Phoenix ends season with a frothy romantic comedy — but what's in that froth?
In "Miles and Ellie," Don Zolidis draws on his experience as a schoolteacher to set up a bizarre "meet cute" scenario for the young lovers of the title. A couple of 17-year-olds are carrying out a school assignment to play a married couple negotiating infant care and other woes of early marriage. What could possibly go wrong, right?
High-schoolers Ellie and Miles regard their assigned 'baby.' |
In "Miles and Ellie," home is where the wounded hearts are, a place where Ellie's can be relentlessly tenderized by her older sister's pounding. Ilyana is a brassy, insulting cheerleader whose popularity at school is substantially based on manipulative promiscuity. The insecure and secretly envious Ellie further suffers from the emotional distance of her parents, Bert and Mary, though they are convinced they head a close family — apart from Bert's extramarital fling of a few years back.
Zolidis concocts from this suffocating environment a first act rich in repartee, some of it accidental, and an abundance of broad, comic self-definition by everyone in the household. Phlegmatic classmate Miles drops himself into the family blender hoping to get through this experiment in empathetic learning without too much trouble. Then the playwright presses the "puree" button and the audience is in for a frothy ride up until intermission.
Bill Simmons directs a cast finely attuned to making two-dimensional characters seem as full-bodied as possible. Of course, there turns out to be a crucial third dimension to the romantic couple. In Act 2, that emerges with difficulty after a 20-year lapse, following many changes in the lives of the three young people.

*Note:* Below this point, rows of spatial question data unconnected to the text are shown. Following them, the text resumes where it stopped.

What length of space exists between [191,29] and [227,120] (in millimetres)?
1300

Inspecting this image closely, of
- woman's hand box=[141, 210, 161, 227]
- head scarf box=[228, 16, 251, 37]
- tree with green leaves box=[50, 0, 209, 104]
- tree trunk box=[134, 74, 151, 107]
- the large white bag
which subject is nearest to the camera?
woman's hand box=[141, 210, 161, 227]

Bert and Mary are pretty much the same, just creakier about it. He's a conservative politician bloviating at home to keep in practice in order to make his narrowmindedness seem a matter of principle. Mary is oblivious to anything unpleasant except when she wants to give vent to her fears and prejudices; if she can't own the unpleasantness, she wants no part of it.
The most admirable aspect of Friday's performance was the solidity of the title couple (Zachariah Stonerock and Lisa Ermel) both as teenagers and as adults approaching 40 with a mix of bitter and merely adequate experience behind them. Miles and Ellie's misunderstanding half a lifetime ago, which was unsurprisingly triggered by sisterly bad blood, requires healing that must extend into the future Miles proposes in the play's last line.
That's the hopeful, practically formulaic conclusion native to this genre, which Zolidis invests with coruscating wit and touches of family absurdity recalling early Edward Albee, with an overlay of relationship maladroitness a la Woody Allen. The playwright tweaks a couple of romantic-comedy cliches, first with a giddy county-fair montage that firms up the Miles-Ellie bond, later with the cinematic blur of the older Ellie running after Miles.
Throughout, Ellie wins our trust by design, as she addresses the audience now and then, and we are constrained to see matters from her side; except for Miles, the other characters offer few handholds for affection.
Not to mix metaphors — I'll shelve the blender here — but the play's problem is that the second act is inevitably a letdown. The first act resembles a balloon close to bursting with the air of both nonsense and tension. The second lets the balloon go, and it zips about the room with a sputtering noise until the action lies inert, waiting limply to be picked up for the final tableau of promised reconciliation.
The grown-up family prepares to go out caroling in "Miles and Ellie" |
The final scene, sweet and slightly predictable, was nevertheless moving, thanks to the unerring rightness of Stonerock and Ermel in both time frames. Carrie Schlatter was dependably abrasive both as the wild, self-centered girl and the pious, self-centered woman that Ilyana becomes. As the parents, Paul Hansen and Jolene Mentink Moffatt command enough variety as comic actors that their characters' verging on caricature never became tedious.
Linda Janosko's set put the middle-class complacency of the home in perspective, with lighting and sound (designed by Laura Glover and Ben Dobler, respectively) shifting smoothly between realism and fantasy — the uneasy bedfellows of Ellie's mental life.